Abbiamo fatto una proposta all’associazione degli impiantisti dell’Alto Adige, pensare a piste separate da quelle dello sci da discesa, e gestite in modo tale che le persone, dietro pagamento, magari, possano salire e scendere ma senza correre pericoli, in modo da poter svolgere le loro attività. E si sta ancora a riflettere su come mettere in pratica l’idea.

È una critica?

Beh, ci dispiace che il circuito sciistico non sia stato abbastanza pronto nel prevedere uno scenario di questo genere. Voglio dire, se gli impianti sono chiusi che almeno si creino condizioni ottimali per le altre attività in montagna.

Altrimenti finisce, come è accaduto, che si violano le regole, usando le piste con ciaspole o sci di alpinismo?

Finché la situazione era drammatica, a causa del passaggio delle valanghe dopo la recente ondata di maltempo, c’è chi per non rischiare la vita ha usato le piste, ma essendo chiuse, non gestite, salire diventa più pericoloso che farsi un giro nel bosco.

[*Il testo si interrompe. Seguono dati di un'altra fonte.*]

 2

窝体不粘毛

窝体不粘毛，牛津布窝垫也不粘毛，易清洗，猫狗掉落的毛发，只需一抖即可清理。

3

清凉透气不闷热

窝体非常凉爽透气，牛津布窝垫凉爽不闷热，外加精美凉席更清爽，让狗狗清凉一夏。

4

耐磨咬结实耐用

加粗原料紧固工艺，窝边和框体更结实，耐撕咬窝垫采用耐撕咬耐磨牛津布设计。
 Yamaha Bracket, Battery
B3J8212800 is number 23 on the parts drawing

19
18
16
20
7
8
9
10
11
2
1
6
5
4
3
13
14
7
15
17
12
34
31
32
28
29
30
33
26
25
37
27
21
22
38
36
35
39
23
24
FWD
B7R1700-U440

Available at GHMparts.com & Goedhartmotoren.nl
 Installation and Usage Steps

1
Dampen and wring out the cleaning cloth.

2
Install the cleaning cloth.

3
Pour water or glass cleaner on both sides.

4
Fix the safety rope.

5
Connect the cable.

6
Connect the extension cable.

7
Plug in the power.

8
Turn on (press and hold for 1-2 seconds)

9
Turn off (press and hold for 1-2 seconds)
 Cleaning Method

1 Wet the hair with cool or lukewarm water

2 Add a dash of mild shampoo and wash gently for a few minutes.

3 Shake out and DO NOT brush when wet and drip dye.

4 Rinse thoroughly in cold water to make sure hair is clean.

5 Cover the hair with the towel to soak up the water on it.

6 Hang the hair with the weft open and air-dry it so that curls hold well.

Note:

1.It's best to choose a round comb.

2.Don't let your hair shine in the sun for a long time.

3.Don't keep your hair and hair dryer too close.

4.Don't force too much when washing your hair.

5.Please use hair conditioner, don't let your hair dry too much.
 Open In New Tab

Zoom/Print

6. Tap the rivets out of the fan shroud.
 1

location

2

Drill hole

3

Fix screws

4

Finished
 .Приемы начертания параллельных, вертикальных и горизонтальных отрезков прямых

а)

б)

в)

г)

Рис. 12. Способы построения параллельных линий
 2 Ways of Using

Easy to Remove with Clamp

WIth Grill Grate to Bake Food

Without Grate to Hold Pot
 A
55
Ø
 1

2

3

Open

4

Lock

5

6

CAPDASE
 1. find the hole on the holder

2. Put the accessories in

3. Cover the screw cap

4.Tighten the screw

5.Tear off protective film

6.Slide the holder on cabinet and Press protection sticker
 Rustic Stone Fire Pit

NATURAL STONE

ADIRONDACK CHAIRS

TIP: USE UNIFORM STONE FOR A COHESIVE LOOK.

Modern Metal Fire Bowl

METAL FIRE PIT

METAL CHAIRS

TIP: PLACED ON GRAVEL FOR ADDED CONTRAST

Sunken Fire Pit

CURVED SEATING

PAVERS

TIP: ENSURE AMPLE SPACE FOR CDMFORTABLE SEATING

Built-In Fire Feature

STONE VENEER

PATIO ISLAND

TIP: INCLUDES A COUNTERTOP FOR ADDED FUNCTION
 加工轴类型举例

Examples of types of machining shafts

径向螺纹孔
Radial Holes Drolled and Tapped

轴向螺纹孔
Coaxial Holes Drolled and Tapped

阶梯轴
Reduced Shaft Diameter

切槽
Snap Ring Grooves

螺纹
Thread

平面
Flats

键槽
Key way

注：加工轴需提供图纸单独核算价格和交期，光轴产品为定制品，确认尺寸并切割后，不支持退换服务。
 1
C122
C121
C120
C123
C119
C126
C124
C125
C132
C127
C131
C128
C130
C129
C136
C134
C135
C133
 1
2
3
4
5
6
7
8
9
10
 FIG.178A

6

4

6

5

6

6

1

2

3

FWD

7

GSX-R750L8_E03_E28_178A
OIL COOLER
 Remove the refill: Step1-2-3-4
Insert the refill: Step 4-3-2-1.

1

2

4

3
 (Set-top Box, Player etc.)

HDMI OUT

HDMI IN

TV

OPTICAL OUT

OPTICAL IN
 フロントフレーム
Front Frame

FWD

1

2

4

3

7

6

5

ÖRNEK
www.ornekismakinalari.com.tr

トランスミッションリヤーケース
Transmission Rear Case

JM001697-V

Com’è la situazione in quota in questi giorni?

Il pericolo di valanghe è sceso al grado 2 (in una scala da 1 a 5, ndr), ma bisogna dire che anche prima, con il grado 3, il pericolo non era altissimo.

Ci spieghi meglio.

Il problema di solito si pone quando la neve cade tardi e si posano più strati, stavolta invece è arrivata di colpo con un unico strato e in più bagnata. Quindi gelando, questo unico strato è diventata una base ideale per l’inverno. Ciò significa che dal punto di vista dello scialpinismo o delle attività in montagna quest’anno la partenza è eccezionale. L’altra faccia della medaglia è che purtroppo restano i danni provocati dall’arrivo massiccio della neve. Vede, noi siamo soliti dire che il vento è il costruttore di valanghe, ecco, se il vento resta moderato e la neve così polverosa, assestata, la situazione è potenzialmente favorevole. Ognuno però deve saper valutare la situazione e avere la capacità di adattarsi strada facendo, man mano che si sale. Usare la testa, questo è fondamentale.